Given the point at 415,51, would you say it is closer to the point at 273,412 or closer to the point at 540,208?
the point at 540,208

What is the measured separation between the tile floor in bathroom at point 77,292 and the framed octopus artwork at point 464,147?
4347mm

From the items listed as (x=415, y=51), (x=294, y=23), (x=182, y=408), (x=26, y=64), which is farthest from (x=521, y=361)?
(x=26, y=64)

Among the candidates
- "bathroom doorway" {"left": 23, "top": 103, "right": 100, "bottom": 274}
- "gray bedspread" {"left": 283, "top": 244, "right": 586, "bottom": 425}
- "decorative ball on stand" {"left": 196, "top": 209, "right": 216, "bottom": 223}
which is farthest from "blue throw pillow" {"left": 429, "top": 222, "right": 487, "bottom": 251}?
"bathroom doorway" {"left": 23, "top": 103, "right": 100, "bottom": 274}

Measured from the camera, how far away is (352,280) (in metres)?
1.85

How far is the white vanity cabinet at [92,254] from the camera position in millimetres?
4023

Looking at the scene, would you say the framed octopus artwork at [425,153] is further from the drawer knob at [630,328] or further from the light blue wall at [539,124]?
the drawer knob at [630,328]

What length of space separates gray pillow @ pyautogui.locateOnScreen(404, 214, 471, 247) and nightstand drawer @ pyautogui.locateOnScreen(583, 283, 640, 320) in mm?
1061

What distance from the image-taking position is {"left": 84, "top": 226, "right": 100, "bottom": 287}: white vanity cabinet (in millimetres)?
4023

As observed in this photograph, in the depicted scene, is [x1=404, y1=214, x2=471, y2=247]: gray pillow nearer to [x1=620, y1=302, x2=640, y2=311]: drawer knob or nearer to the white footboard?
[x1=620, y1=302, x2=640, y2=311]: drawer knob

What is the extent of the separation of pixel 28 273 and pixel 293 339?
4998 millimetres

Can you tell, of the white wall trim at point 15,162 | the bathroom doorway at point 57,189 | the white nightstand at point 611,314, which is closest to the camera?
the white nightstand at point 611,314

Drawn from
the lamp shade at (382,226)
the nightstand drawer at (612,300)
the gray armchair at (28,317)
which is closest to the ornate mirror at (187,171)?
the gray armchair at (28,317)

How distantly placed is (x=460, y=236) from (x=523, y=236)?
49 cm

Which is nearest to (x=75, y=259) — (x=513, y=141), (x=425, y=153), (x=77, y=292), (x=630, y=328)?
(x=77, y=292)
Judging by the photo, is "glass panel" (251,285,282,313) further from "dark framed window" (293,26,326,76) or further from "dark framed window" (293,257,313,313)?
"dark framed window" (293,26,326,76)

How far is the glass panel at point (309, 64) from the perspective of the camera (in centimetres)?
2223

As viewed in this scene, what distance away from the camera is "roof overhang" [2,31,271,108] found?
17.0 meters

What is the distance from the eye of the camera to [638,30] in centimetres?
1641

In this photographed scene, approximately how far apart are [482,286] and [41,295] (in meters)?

=== Task details ===
Reproduce the records from the line containing "What is the distance" up to and including the final line of the records, requests included, and shift every distance value in the answers upward by 63.

=== Exercise answer ===
What is the distance from the eye of the camera to [638,30] in centimetres?
1704

In this photographed scene, approximately how far apart are [482,286] and [41,295] (in meters)?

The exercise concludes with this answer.